• **Exercise instructions**:
Write out the whole listing, matching it exactly.

** BEGIN Excerpted records **

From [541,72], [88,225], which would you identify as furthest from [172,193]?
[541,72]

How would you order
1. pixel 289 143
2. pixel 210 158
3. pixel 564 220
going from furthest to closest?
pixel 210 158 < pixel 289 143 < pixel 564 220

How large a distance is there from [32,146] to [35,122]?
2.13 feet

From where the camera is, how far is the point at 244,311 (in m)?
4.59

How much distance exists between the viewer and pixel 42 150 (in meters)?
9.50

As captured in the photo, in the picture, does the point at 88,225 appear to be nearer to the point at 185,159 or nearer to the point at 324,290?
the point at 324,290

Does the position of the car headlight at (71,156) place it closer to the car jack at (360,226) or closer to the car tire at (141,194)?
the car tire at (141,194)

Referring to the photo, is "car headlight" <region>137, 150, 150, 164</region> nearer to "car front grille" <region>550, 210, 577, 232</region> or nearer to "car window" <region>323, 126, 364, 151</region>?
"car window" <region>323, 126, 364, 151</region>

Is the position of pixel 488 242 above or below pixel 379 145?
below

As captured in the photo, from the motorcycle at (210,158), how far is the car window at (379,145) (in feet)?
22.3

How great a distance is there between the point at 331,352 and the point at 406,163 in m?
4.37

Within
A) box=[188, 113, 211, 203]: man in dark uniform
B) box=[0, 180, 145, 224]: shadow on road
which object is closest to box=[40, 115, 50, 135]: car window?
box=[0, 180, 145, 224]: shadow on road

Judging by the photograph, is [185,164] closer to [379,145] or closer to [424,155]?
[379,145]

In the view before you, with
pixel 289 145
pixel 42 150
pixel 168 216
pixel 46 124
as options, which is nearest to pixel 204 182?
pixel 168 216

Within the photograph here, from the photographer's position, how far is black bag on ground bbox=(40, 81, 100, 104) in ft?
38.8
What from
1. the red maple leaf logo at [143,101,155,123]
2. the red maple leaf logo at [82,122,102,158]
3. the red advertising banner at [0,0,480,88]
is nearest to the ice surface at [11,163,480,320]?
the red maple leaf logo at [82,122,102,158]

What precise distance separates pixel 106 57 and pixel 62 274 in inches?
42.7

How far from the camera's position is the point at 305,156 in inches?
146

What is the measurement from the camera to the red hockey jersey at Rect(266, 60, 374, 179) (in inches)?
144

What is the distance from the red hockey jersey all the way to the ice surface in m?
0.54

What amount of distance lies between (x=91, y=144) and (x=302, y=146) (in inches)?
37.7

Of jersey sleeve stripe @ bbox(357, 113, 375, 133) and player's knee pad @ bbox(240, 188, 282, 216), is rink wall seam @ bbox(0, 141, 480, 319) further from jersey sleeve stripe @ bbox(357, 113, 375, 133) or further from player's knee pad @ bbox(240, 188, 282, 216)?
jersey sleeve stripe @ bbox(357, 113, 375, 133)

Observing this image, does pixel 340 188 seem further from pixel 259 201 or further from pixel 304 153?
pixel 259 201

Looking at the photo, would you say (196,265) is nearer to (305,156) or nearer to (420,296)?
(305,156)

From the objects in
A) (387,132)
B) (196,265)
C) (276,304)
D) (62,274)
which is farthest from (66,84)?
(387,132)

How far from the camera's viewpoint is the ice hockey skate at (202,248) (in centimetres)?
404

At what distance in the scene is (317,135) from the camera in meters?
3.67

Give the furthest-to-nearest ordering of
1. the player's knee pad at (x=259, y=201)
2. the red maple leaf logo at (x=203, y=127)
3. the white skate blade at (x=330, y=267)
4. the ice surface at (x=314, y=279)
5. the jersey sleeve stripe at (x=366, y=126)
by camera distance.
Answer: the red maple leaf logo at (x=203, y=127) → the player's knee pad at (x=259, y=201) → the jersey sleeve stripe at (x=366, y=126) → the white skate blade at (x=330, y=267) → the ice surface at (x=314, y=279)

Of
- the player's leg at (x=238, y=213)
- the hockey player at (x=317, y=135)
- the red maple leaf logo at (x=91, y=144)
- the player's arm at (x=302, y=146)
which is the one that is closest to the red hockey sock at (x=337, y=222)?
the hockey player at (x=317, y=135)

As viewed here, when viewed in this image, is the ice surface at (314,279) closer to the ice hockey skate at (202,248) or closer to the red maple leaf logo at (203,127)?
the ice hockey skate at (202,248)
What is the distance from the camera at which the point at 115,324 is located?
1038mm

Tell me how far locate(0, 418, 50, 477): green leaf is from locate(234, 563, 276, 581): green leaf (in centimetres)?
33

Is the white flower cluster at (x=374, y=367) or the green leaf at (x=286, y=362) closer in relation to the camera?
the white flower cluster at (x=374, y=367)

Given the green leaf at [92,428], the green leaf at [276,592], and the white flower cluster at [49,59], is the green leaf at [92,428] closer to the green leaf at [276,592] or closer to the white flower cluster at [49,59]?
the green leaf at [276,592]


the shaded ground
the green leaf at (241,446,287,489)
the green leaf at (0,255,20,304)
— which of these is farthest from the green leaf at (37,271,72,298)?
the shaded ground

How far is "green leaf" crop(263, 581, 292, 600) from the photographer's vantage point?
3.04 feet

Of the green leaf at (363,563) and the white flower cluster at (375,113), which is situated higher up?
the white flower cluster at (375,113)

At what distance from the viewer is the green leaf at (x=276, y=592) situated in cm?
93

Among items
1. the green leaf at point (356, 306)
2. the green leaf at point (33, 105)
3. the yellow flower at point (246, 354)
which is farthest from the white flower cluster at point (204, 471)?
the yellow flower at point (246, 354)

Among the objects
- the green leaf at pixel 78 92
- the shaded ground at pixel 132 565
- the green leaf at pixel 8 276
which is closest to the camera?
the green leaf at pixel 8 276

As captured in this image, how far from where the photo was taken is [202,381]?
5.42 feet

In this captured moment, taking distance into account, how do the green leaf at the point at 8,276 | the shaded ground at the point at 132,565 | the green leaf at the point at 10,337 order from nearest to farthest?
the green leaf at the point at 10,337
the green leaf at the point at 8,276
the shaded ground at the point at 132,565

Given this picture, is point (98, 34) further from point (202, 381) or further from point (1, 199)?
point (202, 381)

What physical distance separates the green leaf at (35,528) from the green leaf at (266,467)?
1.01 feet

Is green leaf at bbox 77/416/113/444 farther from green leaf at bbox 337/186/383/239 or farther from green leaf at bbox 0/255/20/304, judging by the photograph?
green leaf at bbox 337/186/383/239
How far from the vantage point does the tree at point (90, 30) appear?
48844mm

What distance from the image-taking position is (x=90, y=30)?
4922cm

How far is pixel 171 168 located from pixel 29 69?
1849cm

** END Excerpted records **

• **Complete answer**:
From [541,72], [88,225], which would you identify as furthest from [172,193]?
[541,72]

How would you order
1. pixel 289 143
2. pixel 210 158
3. pixel 564 220
going from furthest to closest?
pixel 210 158 < pixel 289 143 < pixel 564 220

How large a distance is there from [32,146] to [35,122]?
2.13 feet

From where the camera is, how far is the point at 244,311 (in m)?
4.59

How much distance exists between the viewer and pixel 42 150 (in meters)?
9.50

As captured in the photo, in the picture, does the point at 88,225 appear to be nearer to the point at 185,159 or nearer to the point at 324,290?
the point at 324,290

Does the position of the car headlight at (71,156) place it closer to the car jack at (360,226) or closer to the car tire at (141,194)?
the car tire at (141,194)

Referring to the photo, is "car headlight" <region>137, 150, 150, 164</region> nearer to "car front grille" <region>550, 210, 577, 232</region> or nearer to "car window" <region>323, 126, 364, 151</region>?
"car window" <region>323, 126, 364, 151</region>

Is the position of pixel 488 242 above or below pixel 379 145?
below

As captured in the photo, from the motorcycle at (210,158), how far is the car window at (379,145) (in feet)?
22.3

How great a distance is there between the point at 331,352 and the point at 406,163 in m?
4.37

Within
A) box=[188, 113, 211, 203]: man in dark uniform
B) box=[0, 180, 145, 224]: shadow on road
which object is closest to box=[40, 115, 50, 135]: car window?
box=[0, 180, 145, 224]: shadow on road

Judging by the photograph, is [185,164] closer to [379,145] or closer to [424,155]?
[379,145]

In the view before you, with
pixel 289 145
pixel 42 150
pixel 168 216
pixel 46 124
as options, which is nearest to pixel 204 182?
pixel 168 216

Within the photograph here, from the photographer's position, how far is black bag on ground bbox=(40, 81, 100, 104) in ft?
38.8
What from
1. the red maple leaf logo at [143,101,155,123]
2. the red maple leaf logo at [82,122,102,158]
3. the red advertising banner at [0,0,480,88]
is nearest to the ice surface at [11,163,480,320]?
the red maple leaf logo at [82,122,102,158]

What precise distance separates pixel 106 57 and pixel 62 274 in inches?
42.7

How far from the camera's position is the point at 305,156 in inches?
146

What is the measurement from the camera to the red hockey jersey at Rect(266, 60, 374, 179) (in inches)?
144

What is the distance from the red hockey jersey all the way to the ice surface in m?
0.54

What amount of distance lies between (x=91, y=144) and (x=302, y=146) (in inches)?
37.7

Of jersey sleeve stripe @ bbox(357, 113, 375, 133) and player's knee pad @ bbox(240, 188, 282, 216), is rink wall seam @ bbox(0, 141, 480, 319) further from jersey sleeve stripe @ bbox(357, 113, 375, 133) or further from player's knee pad @ bbox(240, 188, 282, 216)?
jersey sleeve stripe @ bbox(357, 113, 375, 133)

Observing this image, does pixel 340 188 seem further from pixel 259 201 or further from pixel 304 153?
pixel 259 201

Looking at the photo, would you say (196,265) is nearer to (305,156) or nearer to (420,296)?
(305,156)

From the objects in
A) (387,132)
B) (196,265)
C) (276,304)
D) (62,274)
which is farthest from (66,84)?
(387,132)

How far from the camera's viewpoint is the ice hockey skate at (202,248) (in centimetres)?
404

At what distance in the scene is (317,135) from the camera in meters?
3.67

Give the furthest-to-nearest ordering of
1. the player's knee pad at (x=259, y=201)
2. the red maple leaf logo at (x=203, y=127)
3. the white skate blade at (x=330, y=267)
4. the ice surface at (x=314, y=279)
5. the jersey sleeve stripe at (x=366, y=126)
by camera distance.
Answer: the red maple leaf logo at (x=203, y=127) → the player's knee pad at (x=259, y=201) → the jersey sleeve stripe at (x=366, y=126) → the white skate blade at (x=330, y=267) → the ice surface at (x=314, y=279)

Of
- the player's leg at (x=238, y=213)
- the hockey player at (x=317, y=135)
- the red maple leaf logo at (x=91, y=144)
- the player's arm at (x=302, y=146)
which is the one that is closest to the red hockey sock at (x=337, y=222)?
the hockey player at (x=317, y=135)

As viewed here, when viewed in this image, is the ice surface at (314,279) closer to the ice hockey skate at (202,248) or closer to the red maple leaf logo at (203,127)?
the ice hockey skate at (202,248)
What is the distance from the camera at which the point at 115,324 is located?
1038mm

Tell me how far locate(0, 418, 50, 477): green leaf is from locate(234, 563, 276, 581): green leaf (in centimetres)?
33

Is the white flower cluster at (x=374, y=367) or the green leaf at (x=286, y=362) closer in relation to the camera?
the white flower cluster at (x=374, y=367)

Given the green leaf at [92,428], the green leaf at [276,592], and the white flower cluster at [49,59], is the green leaf at [92,428] closer to the green leaf at [276,592] or closer to the white flower cluster at [49,59]?
the green leaf at [276,592]


the shaded ground
the green leaf at (241,446,287,489)
the green leaf at (0,255,20,304)
— which of these is farthest from the green leaf at (37,271,72,298)?
the shaded ground

How far is "green leaf" crop(263, 581, 292, 600) from the photographer's vantage point?
3.04 feet

Of the green leaf at (363,563) and the white flower cluster at (375,113), which is situated higher up?
the white flower cluster at (375,113)

At what distance from the viewer is the green leaf at (x=276, y=592) situated in cm?
93

Among items
1. the green leaf at point (356, 306)
2. the green leaf at point (33, 105)
3. the yellow flower at point (246, 354)
which is farthest from the white flower cluster at point (204, 471)?
the yellow flower at point (246, 354)

Among the objects
- the green leaf at pixel 78 92
- the shaded ground at pixel 132 565
- the green leaf at pixel 8 276
which is closest to the camera?
the green leaf at pixel 8 276

As captured in this image, how far from where the photo was taken is [202,381]?
5.42 feet

In this captured moment, taking distance into account, how do the green leaf at the point at 8,276 | the shaded ground at the point at 132,565 | the green leaf at the point at 10,337 order from nearest to farthest?
the green leaf at the point at 10,337
the green leaf at the point at 8,276
the shaded ground at the point at 132,565

Given this picture, is point (98, 34) further from point (202, 381) or further from point (1, 199)?
point (202, 381)

What physical distance separates the green leaf at (35,528) from the green leaf at (266,467)?
1.01 feet

Is green leaf at bbox 77/416/113/444 farther from green leaf at bbox 337/186/383/239 or farther from green leaf at bbox 0/255/20/304, judging by the photograph?
green leaf at bbox 337/186/383/239
How far from the vantage point does the tree at point (90, 30) appear?
48844mm

What distance from the image-taking position is (x=90, y=30)?
4922cm

How far is pixel 171 168 located from pixel 29 69?
1849cm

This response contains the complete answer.